Let me see if I can describe the data structure better:

abc_def_ghi_jkl_mno_pqr_stu_natural_language_sentence(s)

Every underscore between ‘abc’ and ‘stu’ represents a space that I’d like to convert to a tab. This also applies to the underscore between ‘stu’ and ‘natural’.

Every underscore after ‘natural’ should remain unchanged. Basically, this means only changing the first seven instances of a space in the line, and ignoring any after that.

Each line follows this format, so there will always be seven delimiting spaces before the free-form string data that I don’t want to change.

Does this help to describe what it is I am attempting to do? Essentially, it comes down to, “convert the first seven spaces found in the line to tabs, then move on to the next line.”

Thanks

HansS · December 1, 2019, 7:38pm

Hi @casm

That makes it a little bit more complex. But take a look at this workflow. KNIME_project2.knwf (47.5 KB)
Hope this helps

gr, Hans

casm · December 1, 2019, 8:21pm

@HansS, that did it! Thank you!

HansS · December 1, 2019, 8:37pm

@Gasm, glad I could help you out, still learning myself (You can mark the topic solved)

ipazin · December 2, 2019, 3:43pm

Hi there @casm,

welcome to KNIME Community!

Maybe I’m missing something but if you read your file as one column and then use Cell Splitter with array size 8 shouldn’t you get your 8 columns separated properly?

Br,
Ivan

casm · December 2, 2019, 6:45pm

Hi @ipazin,

What you’re saying makes sense, but when I tried it a cell was created at every space. For the first seven cells this was fine, but depending on the contents of the eighth cell this could result in up to a couple of hundred cells being created.

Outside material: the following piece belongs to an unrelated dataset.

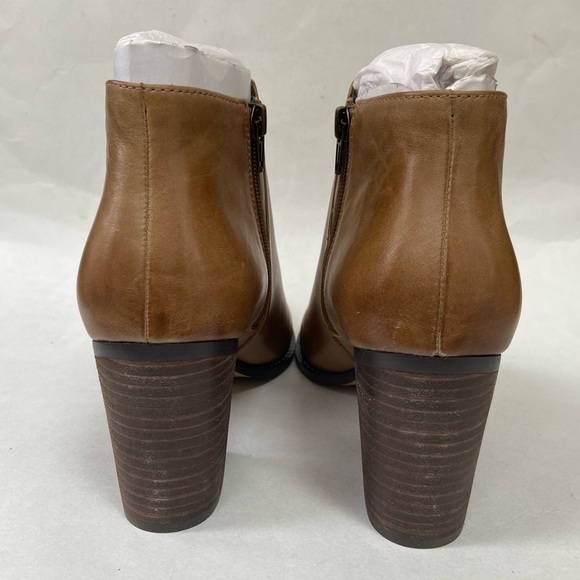 Very Volatile Wesley Style Tan Booties Size 9 New - Picture 6 of 9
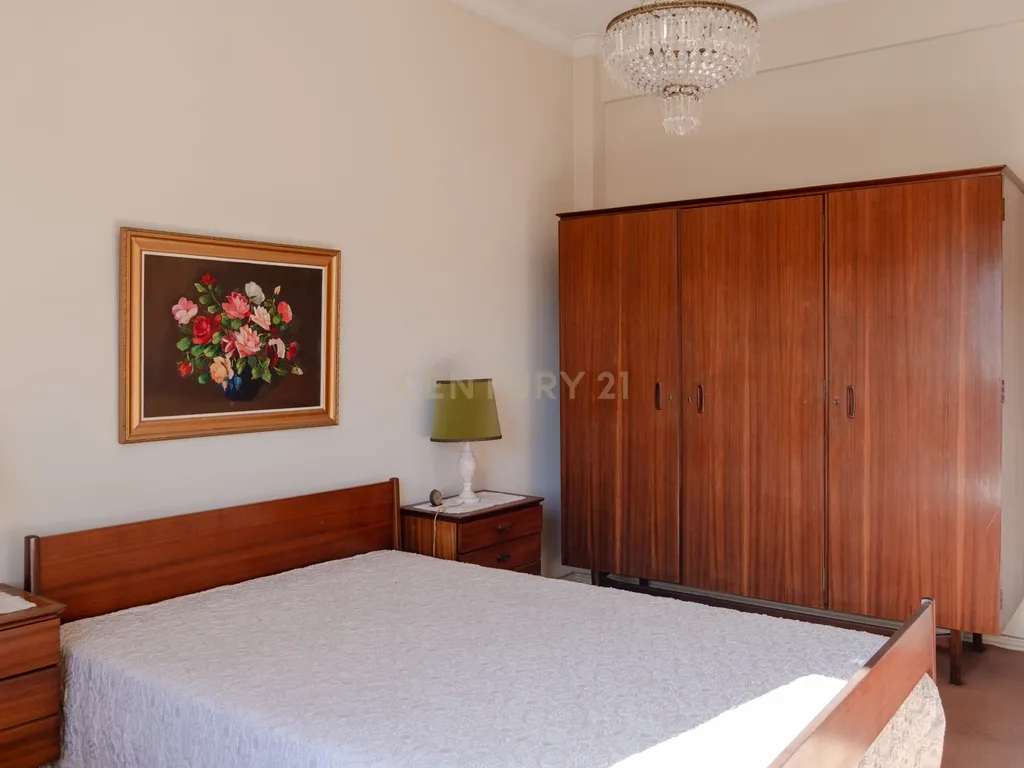 Apartamento na Póvoa de Santo Adrião | Ideal para Habitação Própria ou Investimento - Image 8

It seemed odd to me, but as I’m new to KNIME I just put it down to not being familiar with how it handles operations like that.

Thanks!

ipazin · December 4, 2019, 4:32pm

Hi there @casm,

but the solution @HansS provided does exactly that as first step and produces 8 columns so I’m a bit confused

CellSplitterArray

Br,
Ivan

system · December 11, 2019, 4:42pm

This topic was automatically closed 7 days after the last reply. New replies are no longer allowed.